* [Text section]
Can Anyone Catch Khan Academy? The Fate of the U in the YouTube Era

7/20/12Follow @wroush

Traditional American universities are suddenly running scared of the Internet, and for good reason. They successfully weathered the rise of online, open-enrollment degree programs like the University of Phoenix, but now they’re confronting a much more terrifying enemy: YouTube.

Not just YouTube, of course—there’s also Vimeo and 5min and iTunes U and TED and the Internet Archive. But without YouTube, Sal Khan could never have turned the remote math-tutoring sessions he began offering to his cousin Nadia back in 2006 into a global Internet phenomenon reaching 4 million unique viewers a month. Khan Academy is, essentially, a creature of the Google era. The search giant gave the non-profit its first big grant back in 2010, and YouTube is still the storehouse for all 3,200 of its videos, which have been viewed 170 million times.

The threat to universities is this: Internet video sharing technology means that talented people from outside the education establishment can make and publish free educational videos that are sometimes just as compelling as what’s on offer inside university classrooms. Universities are scrambling to respond: this spring’s unveiling of edX, a joint online-education venture between Harvard and MIT, is just one example. But even as universities rush to put their lectures on the net, they’re vying with an explosion of new online learning resources like Coursera, Dabble, Skillshare, Udemy, and Udacity. Most are free, and most revolve around video.

* [Written request 1]
Recast the records as a Markdown table with the columns Row and Line, beginning at the line containing "What distance must" and proceeding through the final line of the records, with blank lines omitted.
The article and the records that follow it were drawn from separate sources.

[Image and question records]

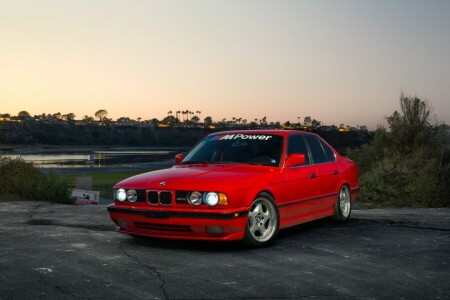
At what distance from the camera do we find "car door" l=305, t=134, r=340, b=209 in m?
9.09

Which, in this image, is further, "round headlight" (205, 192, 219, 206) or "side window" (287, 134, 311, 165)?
"side window" (287, 134, 311, 165)

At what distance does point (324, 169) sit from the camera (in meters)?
9.26

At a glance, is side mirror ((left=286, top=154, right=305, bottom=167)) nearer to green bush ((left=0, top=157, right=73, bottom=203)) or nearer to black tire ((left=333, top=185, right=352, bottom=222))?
black tire ((left=333, top=185, right=352, bottom=222))

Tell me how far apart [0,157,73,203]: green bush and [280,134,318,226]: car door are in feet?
27.8

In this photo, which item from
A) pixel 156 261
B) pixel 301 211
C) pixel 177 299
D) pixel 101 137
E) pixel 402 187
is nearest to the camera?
pixel 177 299

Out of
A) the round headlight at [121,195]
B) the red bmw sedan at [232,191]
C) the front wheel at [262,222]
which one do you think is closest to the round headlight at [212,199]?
the red bmw sedan at [232,191]

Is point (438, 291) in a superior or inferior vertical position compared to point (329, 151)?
inferior

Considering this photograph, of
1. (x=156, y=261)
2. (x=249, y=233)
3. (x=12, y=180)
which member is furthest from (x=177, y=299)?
(x=12, y=180)

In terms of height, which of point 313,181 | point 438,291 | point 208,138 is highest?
point 208,138

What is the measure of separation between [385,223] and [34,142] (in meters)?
160

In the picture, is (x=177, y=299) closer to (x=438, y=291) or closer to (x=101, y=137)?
(x=438, y=291)

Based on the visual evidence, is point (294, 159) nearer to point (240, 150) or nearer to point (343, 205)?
point (240, 150)

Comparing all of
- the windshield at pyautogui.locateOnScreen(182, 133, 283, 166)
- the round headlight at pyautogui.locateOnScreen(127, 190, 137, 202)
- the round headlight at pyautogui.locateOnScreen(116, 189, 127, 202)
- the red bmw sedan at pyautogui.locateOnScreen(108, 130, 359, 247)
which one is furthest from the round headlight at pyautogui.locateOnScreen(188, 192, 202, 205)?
the windshield at pyautogui.locateOnScreen(182, 133, 283, 166)

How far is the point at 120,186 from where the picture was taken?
7711 millimetres
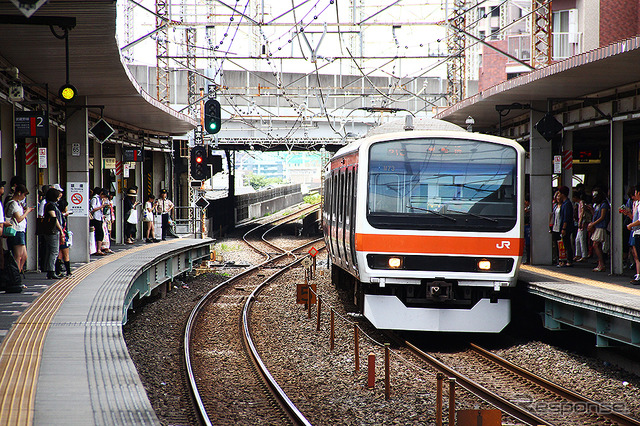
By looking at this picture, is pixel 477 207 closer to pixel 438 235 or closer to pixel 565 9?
pixel 438 235

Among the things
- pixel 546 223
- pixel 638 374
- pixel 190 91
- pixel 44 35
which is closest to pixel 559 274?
pixel 546 223

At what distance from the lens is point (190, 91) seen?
83.4ft

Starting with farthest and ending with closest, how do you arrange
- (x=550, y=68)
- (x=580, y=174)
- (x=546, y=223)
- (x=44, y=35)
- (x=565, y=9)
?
1. (x=565, y=9)
2. (x=580, y=174)
3. (x=546, y=223)
4. (x=550, y=68)
5. (x=44, y=35)

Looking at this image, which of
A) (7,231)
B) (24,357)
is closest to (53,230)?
(7,231)

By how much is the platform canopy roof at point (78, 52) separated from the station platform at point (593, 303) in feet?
21.2

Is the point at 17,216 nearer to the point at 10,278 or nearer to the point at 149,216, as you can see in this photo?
the point at 10,278

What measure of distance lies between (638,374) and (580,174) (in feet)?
46.8

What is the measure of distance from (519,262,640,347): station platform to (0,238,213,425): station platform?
204 inches

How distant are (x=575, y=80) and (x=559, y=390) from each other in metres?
6.00

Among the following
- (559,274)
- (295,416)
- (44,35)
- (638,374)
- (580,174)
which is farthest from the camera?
(580,174)

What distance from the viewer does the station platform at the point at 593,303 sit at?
8.29 metres

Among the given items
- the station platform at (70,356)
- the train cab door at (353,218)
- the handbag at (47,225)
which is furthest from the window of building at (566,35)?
the handbag at (47,225)

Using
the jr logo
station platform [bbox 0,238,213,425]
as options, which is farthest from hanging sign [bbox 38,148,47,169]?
the jr logo

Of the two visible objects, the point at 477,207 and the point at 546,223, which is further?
the point at 546,223
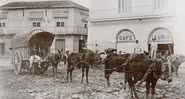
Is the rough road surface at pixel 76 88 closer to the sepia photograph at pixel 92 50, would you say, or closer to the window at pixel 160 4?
the sepia photograph at pixel 92 50

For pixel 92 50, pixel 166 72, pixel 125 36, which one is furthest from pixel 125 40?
pixel 166 72

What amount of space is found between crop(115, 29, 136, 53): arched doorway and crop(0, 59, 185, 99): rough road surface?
133 cm

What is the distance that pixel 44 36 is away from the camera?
9438mm

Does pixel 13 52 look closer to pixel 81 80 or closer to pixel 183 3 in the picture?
pixel 81 80

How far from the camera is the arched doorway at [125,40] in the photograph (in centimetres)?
998

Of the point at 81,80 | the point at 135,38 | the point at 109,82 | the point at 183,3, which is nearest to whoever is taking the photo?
the point at 183,3

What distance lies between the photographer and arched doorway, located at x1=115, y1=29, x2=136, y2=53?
998 centimetres

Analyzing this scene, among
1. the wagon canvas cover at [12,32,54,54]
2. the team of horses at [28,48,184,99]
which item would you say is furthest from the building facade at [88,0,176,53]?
the wagon canvas cover at [12,32,54,54]

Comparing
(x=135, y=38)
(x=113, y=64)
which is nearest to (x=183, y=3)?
(x=113, y=64)

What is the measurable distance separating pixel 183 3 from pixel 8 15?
151 inches

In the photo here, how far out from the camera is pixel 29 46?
974 cm

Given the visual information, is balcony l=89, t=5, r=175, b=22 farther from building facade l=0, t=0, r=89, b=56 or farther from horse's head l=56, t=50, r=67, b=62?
horse's head l=56, t=50, r=67, b=62

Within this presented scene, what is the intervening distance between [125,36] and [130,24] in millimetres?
427

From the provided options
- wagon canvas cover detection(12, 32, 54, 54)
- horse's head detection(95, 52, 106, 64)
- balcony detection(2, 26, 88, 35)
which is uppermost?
balcony detection(2, 26, 88, 35)
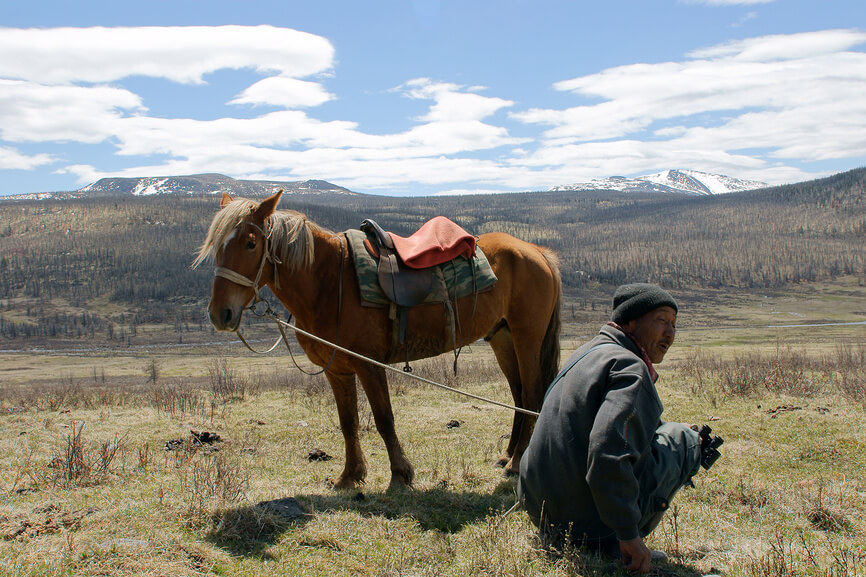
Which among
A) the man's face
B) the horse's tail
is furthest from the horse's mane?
the man's face

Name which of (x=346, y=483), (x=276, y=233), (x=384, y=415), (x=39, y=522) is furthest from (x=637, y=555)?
(x=39, y=522)

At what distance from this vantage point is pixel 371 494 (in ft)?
16.6

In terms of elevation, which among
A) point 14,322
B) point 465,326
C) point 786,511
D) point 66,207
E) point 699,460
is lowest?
point 14,322

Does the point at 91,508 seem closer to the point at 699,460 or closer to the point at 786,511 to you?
the point at 699,460

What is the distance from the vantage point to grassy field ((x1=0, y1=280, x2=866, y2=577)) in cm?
351

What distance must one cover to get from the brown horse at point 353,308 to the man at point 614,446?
219cm

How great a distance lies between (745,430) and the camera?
737 cm

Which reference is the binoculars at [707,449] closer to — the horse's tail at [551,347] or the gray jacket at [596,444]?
the gray jacket at [596,444]

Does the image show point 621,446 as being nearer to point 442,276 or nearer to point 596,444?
point 596,444

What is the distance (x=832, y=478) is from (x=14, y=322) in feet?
337

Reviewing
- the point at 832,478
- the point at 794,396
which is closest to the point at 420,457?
the point at 832,478

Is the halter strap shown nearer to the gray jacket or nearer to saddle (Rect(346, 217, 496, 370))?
saddle (Rect(346, 217, 496, 370))

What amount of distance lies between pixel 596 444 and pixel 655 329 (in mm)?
831

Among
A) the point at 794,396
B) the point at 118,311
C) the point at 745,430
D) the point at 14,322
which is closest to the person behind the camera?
the point at 745,430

* [Written request 2]
Continue the article on Khan Academy and the online challenge to universities from the point at which it stops.

* [Reply 1]
| Row | Line |
|---|---|
| 1 | What distance must one cover to get from the brown horse at point 353,308 to the man at point 614,446? |
| 2 | 219cm |
| 3 | How great a distance lies between (745,430) and the camera? |
| 4 | 737 cm |
| 5 | Which reference is the binoculars at [707,449] closer to — the horse's tail at [551,347] or the gray jacket at [596,444]? |
| 6 | the gray jacket at [596,444] |
| 7 | Does the image show point 621,446 as being nearer to point 442,276 or nearer to point 596,444? |
| 8 | point 596,444 |
| 9 | What is the distance (x=832, y=478) is from (x=14, y=322) in feet? |
| 10 | 337 |
| 11 | Reviewing |
| 12 | - the point at 832,478 |
| 13 | - the point at 794,396 |
| 14 | which is closest to the point at 420,457? |
| 15 | the point at 832,478 |
| 16 | Is the halter strap shown nearer to the gray jacket or nearer to saddle (Rect(346, 217, 496, 370))? |
| 17 | saddle (Rect(346, 217, 496, 370)) |
| 18 | What amount of distance lies between pixel 596 444 and pixel 655 329 (in mm)? |
| 19 | 831 |
| 20 | Among |
| 21 | A) the point at 794,396 |
| 22 | B) the point at 118,311 |
| 23 | C) the point at 745,430 |
| 24 | D) the point at 14,322 |
| 25 | which is closest to the person behind the camera? |
| 26 | the point at 745,430 |

* [Reply 2]
From one perspective, this kind of competition is healthy and long overdue. For 40 years now, four-year universities have been jacking up tuition and fees at three times the rate of inflation. They’ve got more professors and nicer sports stadiums to show for it, but there’s no evidence that faculty are more productive or that students are getting a better education for their money. If online channels can deliver college-level material in a more efficient and exciting way, while at the same time opening up knowledge to millions of people who can’t afford tuition or don’t meet admissions standards, that’s a great thing, right?

Well, probably. As pricey as our universities have become, they’re still the envy of the world. International enrollment is at an all-time high as students from China, India, Saudi Arabia, and other countries clamor for an American university education. A college degree confers a significant wage premium, and provides some level of insurance against unemployment. Clearly, students at Harvard aren’t paying $208,000 in tuition just for classroom knowledge—they’re also buying a credential from a brand-name institution, not to mention the professional networking opportunities that can get them a head start on their careers. If you put the whole curriculum online, can you still charge a premium for these other benefits?

No one knows yet. But universities have no choice but to experiment. The point came home to me this week when I realized just how aggressively Khan Academy is expanding into the “casual learning” market. This is a genre that couldn’t have existed before YouTube. It consists of semi-professionally-shot videos starring enthusiastic domain experts who want to share a bit of their knowledge in an entertaining way. And it turns out that two of my favorite casual-learning series on YouTube—Smarthistory and Doodling in Math Class—have recently been absorbed by Khan Academy.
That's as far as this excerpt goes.